Eder Jofre adora televisão. Nas horas vagas, assiste a filmes dos mais variados temas e programas esportivos. “Não gosto de internet, mas reconheço que é um grande avanço da tecnologia.”

Nos fins de semana, sai a pé com a mulher, para almoçar nos restaurantes do bairro. “Na rua, um ou outro me reconhece, bem menos que antes, mas ainda me param. Antigamente, era bem mais assediado. Sinto falta da emoção, de ouvir – Oi, campeão! Meu… é gostoso… vai te envaidecendo. Noventa por cento das pessoas me tratavam assim. Não era para eu ser convencido?”

Jofre nunca gostou muito da vida social, da falta de privacidade. “Eu queria mesmo era a vida do boxe. Fugi muitas vezes de jornalistas pelos fundos dos restaurantes. Até hoje me convidam para casamentos e festas de formatura, vou quando posso.”

O primeiro brasileiro a ser campeão do mundo, era reconhecido, também, no exterior. “Me paravam na rua, queriam conversar, admiravam-se com o meu tamanho, pensavam que eu fosse mais forte e grandão.”

Conserva poucos amigos. “Enquanto eu era o bom, estavam sempre por perto, depois que parei, muitos sumiram. De vez em quando, encontro um ou outro. Visito parentes, como o meu primo Silvano, também ex-boxeador, filho do Walter Zumbano.”

Eder se diz realizado. “Não posso reclamar da vida. Tenho tudo que preciso. Nunca soube de alguém que me chamou de antipático, mascarado. Guardo algumas placas, distintivos, os dois cinturões banhados a ouro e troféus, a maioria deles está no São Paulo Futebol Clube.”

E nem acha tão ruim envelhecer. “Poxa, fisicamente, maravilha, faço tudo que eu quero. Se tiver de correr, posso sair correndo agora, na rua. Num campo de futebol, eu jogo. Num ringue, posso lutar. Há um ano, na academia, um cara com mais de 1,80 m me convidou pra lutar. Dei várias pancadas. Ele desistiu e nunca mais apareceu.”

Subiria em um ringue por uma boa causa, uma exibição. “Numa luta normal de amador são três rounds de três minutos e um de descanso ou como for combinado. Mais que isso, não dá. O boxe é o esporte que mais cansa. Imagine ficar três minutos dando soco em um cara e se mexendo. Ensinar, nunca mais, é cansativo convencer os caras que não têm muito jeito e insistem em lutar.”

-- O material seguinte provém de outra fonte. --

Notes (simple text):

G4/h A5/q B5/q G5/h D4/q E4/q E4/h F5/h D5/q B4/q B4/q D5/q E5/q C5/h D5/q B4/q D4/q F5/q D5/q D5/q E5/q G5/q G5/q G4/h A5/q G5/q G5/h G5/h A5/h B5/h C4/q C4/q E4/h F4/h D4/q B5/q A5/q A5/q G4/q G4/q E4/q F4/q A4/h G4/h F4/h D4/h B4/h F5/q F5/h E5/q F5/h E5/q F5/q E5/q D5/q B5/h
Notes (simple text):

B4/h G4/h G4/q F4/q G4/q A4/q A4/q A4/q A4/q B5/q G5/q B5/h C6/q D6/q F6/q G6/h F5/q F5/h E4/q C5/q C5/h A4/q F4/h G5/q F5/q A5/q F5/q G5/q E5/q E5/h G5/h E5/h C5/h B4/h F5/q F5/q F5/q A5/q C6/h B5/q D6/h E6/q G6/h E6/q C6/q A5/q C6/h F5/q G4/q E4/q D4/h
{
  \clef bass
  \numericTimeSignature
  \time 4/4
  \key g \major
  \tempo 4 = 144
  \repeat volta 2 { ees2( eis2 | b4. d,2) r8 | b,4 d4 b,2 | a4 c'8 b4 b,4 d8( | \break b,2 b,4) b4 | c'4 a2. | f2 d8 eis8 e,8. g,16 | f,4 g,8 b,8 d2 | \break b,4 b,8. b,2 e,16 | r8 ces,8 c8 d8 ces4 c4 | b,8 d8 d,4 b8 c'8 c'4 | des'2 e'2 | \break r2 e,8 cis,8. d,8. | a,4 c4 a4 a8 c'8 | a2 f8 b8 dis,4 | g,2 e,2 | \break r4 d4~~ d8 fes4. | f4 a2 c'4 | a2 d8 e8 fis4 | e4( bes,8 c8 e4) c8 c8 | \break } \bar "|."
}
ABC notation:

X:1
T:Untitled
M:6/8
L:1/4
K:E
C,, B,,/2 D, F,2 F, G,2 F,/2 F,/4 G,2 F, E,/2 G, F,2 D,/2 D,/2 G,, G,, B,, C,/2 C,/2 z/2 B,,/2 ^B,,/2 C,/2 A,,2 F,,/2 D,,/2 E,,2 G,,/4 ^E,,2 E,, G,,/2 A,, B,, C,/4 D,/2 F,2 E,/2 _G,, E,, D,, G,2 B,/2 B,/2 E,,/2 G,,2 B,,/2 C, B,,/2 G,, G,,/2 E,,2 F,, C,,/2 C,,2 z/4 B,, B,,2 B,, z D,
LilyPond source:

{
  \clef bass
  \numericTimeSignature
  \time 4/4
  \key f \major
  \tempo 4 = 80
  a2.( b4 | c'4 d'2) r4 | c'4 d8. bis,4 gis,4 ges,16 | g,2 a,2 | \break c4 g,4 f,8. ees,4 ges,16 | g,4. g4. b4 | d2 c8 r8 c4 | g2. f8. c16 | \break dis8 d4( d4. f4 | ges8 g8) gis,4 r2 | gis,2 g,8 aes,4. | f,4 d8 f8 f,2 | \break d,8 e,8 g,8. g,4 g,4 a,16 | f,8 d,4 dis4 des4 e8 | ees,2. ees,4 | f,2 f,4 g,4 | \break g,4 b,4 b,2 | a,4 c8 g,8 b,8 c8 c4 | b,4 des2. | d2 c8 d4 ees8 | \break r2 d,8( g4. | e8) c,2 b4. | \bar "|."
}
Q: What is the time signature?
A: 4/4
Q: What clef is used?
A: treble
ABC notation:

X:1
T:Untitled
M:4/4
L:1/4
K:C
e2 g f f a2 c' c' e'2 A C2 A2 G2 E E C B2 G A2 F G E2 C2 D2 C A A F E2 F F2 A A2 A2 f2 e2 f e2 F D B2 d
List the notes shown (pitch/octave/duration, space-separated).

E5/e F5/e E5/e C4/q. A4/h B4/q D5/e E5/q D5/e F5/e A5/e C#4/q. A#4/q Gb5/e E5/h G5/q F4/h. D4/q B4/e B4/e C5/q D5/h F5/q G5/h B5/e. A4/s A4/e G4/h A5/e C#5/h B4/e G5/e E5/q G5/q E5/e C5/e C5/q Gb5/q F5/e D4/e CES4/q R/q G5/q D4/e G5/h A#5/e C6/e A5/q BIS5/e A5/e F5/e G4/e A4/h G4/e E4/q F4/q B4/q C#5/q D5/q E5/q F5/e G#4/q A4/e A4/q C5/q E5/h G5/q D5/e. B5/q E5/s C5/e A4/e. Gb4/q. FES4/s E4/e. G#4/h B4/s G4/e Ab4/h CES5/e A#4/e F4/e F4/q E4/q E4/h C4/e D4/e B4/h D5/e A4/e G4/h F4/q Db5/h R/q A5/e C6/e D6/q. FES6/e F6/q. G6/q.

“Não tenho nenhuma decepção com o boxe, só alegria. O que sou hoje em dia, conhecido pelo mundo, devo ao boxe. Antes de tudo ao meu pai e à minha mãe que me puseram no mundo. Se pudesse voltar no tempo, moraria de novo no Parque Peruche, não queria ser mais nem menos. Você não imagina a minha infância como foi linda, linda, linda. Jogava bola de gude, ia nadar na biquinha, subia em árvore, caçava passarinho com arapuca e estilingue que eu mesmo fazia, descalço, nem existia tênis. Meu pai foi meu professor, o que eu sei, aprendi com ele.”